Du bon usage du bouchon de liège

Du bon usage du bouchon de liège

Nous sommes tous, plus ou moins, des frustrés du liège en tant que système de fermeture des bouteilles de vin. En gros, et pour simplifier, cela eut marché mais cela ne marche plus très bien…

J’ouvre entre 50 et 200 bouteilles de vin par semaine, dont la grande majorité est obturée par un morceau de liège massif. Outre une proportion variable entre 2 et 5% de bouteilles imbuvables ou sérieusement diminuées à cause du TCA (ce qui est déjà totalement inacceptable), le grand problème avec le liège, selon moi, est la variabilité de l’oxygénation des vins. Dans une caisse de 12 bouteilles d’un même vin, et après 5 ans environ en bouteille, il y a au moins 3 sortes de vin : les bonnes bouteilles, les bouteilles « taiseuses », et les bouteilles fatiguées bien avant leur temps.

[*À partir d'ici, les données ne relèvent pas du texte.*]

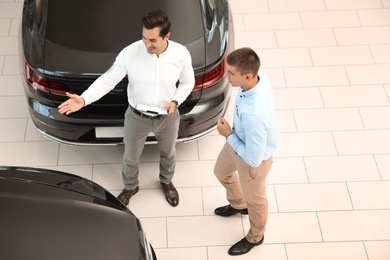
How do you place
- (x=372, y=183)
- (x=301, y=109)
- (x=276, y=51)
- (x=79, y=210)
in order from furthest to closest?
(x=276, y=51)
(x=301, y=109)
(x=372, y=183)
(x=79, y=210)

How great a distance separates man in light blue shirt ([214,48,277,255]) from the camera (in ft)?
9.77

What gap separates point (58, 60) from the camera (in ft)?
11.9

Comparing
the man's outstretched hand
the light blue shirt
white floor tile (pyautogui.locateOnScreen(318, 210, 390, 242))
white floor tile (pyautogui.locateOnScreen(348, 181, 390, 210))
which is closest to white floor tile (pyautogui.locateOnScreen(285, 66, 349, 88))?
white floor tile (pyautogui.locateOnScreen(348, 181, 390, 210))

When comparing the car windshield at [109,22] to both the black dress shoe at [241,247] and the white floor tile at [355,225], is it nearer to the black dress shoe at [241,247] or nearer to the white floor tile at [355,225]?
the black dress shoe at [241,247]

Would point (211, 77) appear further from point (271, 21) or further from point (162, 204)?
point (271, 21)

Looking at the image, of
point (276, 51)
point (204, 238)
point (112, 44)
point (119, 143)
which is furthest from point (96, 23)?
point (276, 51)

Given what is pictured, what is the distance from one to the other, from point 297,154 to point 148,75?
1.55 metres

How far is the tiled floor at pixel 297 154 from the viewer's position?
12.9 ft

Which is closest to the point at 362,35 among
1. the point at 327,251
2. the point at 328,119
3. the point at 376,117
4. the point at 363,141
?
the point at 376,117

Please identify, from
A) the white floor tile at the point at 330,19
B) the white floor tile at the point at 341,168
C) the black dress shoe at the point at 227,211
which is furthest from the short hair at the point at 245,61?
the white floor tile at the point at 330,19

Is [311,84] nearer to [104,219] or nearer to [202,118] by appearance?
[202,118]

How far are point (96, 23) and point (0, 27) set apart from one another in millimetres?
1815

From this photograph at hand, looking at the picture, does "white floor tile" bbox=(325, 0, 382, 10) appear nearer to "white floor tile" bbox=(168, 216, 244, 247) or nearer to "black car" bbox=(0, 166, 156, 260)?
"white floor tile" bbox=(168, 216, 244, 247)

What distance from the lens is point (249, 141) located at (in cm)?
310
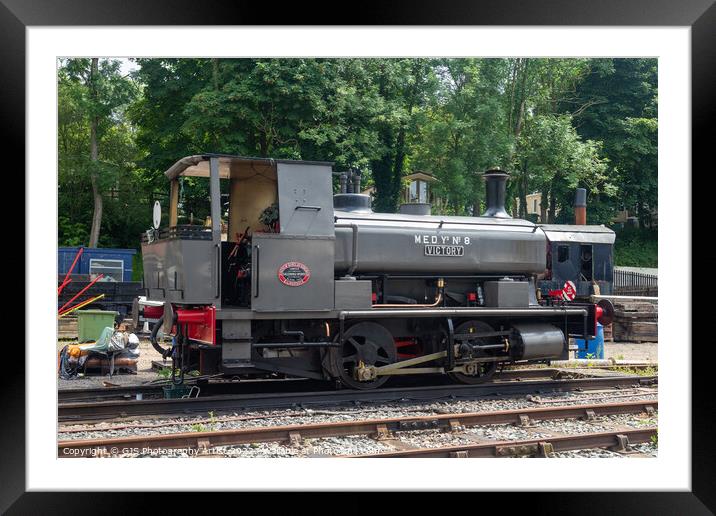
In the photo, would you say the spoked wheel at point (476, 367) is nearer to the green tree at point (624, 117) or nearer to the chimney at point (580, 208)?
the chimney at point (580, 208)

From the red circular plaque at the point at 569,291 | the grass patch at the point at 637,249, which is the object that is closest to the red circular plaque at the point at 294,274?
the red circular plaque at the point at 569,291

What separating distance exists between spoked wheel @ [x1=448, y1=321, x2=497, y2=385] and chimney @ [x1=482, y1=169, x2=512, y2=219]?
2047 millimetres

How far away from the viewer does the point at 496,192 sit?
11.3 meters

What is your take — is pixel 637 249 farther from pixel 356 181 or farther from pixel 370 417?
pixel 370 417

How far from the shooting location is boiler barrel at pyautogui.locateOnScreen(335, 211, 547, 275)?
30.4 feet

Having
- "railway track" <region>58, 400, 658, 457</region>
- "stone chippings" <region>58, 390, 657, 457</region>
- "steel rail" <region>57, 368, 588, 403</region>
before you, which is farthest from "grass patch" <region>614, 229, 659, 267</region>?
"railway track" <region>58, 400, 658, 457</region>

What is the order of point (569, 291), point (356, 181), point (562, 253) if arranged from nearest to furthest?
point (356, 181) → point (569, 291) → point (562, 253)

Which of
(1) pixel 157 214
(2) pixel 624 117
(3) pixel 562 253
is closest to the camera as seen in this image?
(1) pixel 157 214

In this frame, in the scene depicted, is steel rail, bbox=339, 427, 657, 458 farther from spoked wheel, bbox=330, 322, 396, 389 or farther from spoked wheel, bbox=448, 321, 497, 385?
spoked wheel, bbox=448, 321, 497, 385

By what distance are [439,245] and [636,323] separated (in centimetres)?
1015

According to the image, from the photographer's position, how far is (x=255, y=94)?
17969 millimetres

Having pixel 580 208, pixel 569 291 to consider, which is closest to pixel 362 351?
pixel 569 291

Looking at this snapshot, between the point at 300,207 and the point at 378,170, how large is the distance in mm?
17070
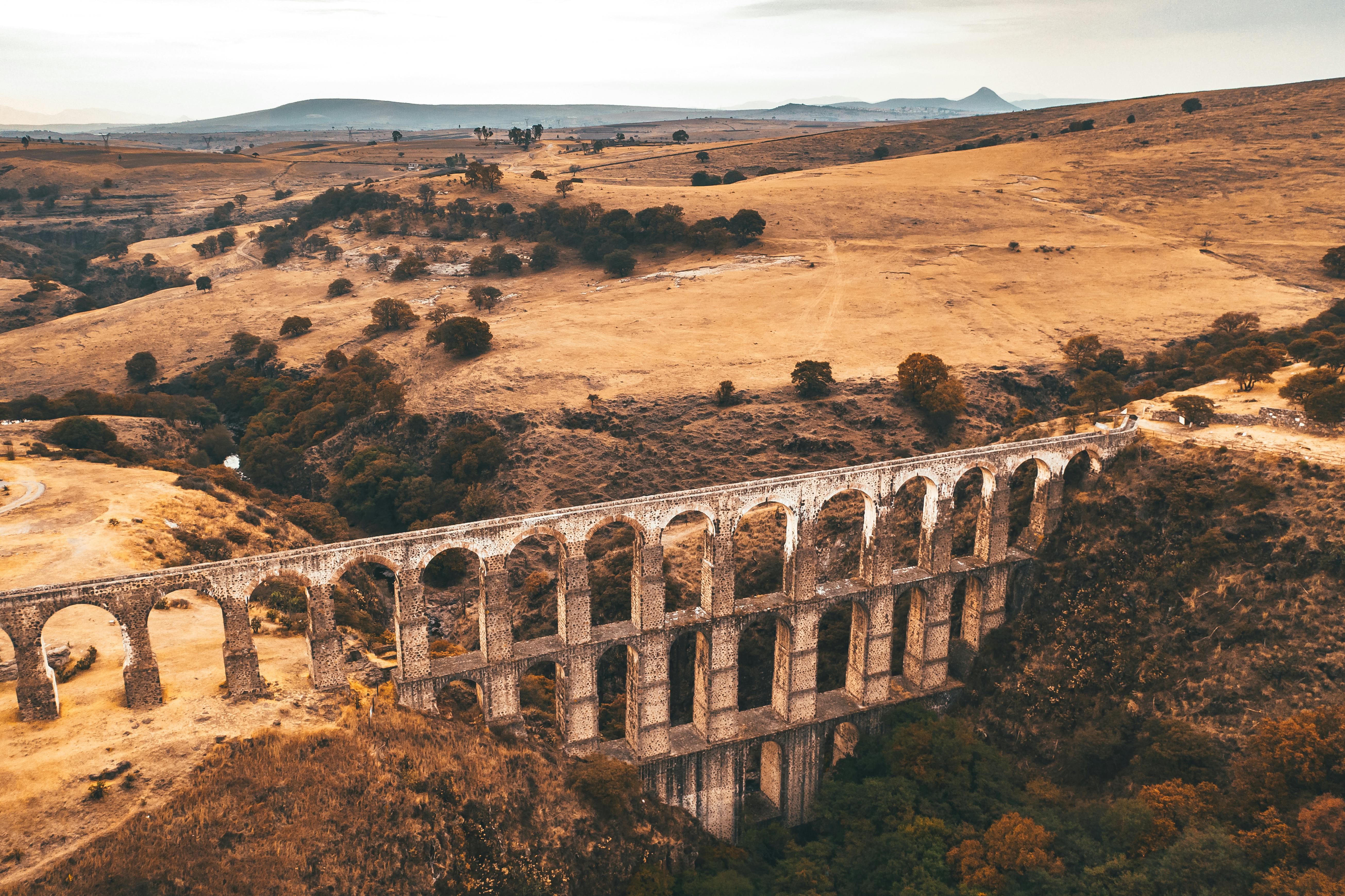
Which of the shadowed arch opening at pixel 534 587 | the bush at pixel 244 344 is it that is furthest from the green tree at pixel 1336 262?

Tout cela est pour le moins dérangeant, et je ne comprends pas l’entêtement des consommateurs et producteurs à poursuivre avec cette technique obsolète, et ce d’autant plus qu’une bonne partie de ces derniers sont convaincus de la supériorité de la capsule à vis comme système de fermeture. Mais le client est roi, même quand il a tort et qu’il n’est pas forcément bien informé.

Comme j’ai de la sympathie pour les producteurs de liège, j’étais très heureux d’apprendre l’autre jour que quelqu’un a enfin trouvé un bon usage pour des bouchons en liège : le création de tableaux d’images dont je vous laisse juges… Celui-ci fait partie d’une série de nus féminins (toutes curieusement sans tête !), plutôt bien faits, signés par un dénommé Engelhardt. Chaque tableau emploie, paraît-il, entre 2000 et 5000 bouchons en liège. Je ne les ai pas comptés. Un des nombreux avantages de cet emploi est que la présence de TCA n’a pas d’importance, pas plus que l’oxydation variable. Cela me semble une excellente manière de préserver les forêts de chêne liège et de s’offrir un vrai plaisir sensoriel sans risque. Se rincer l’oeil sans s’abîmer le palais, en quelque sorte.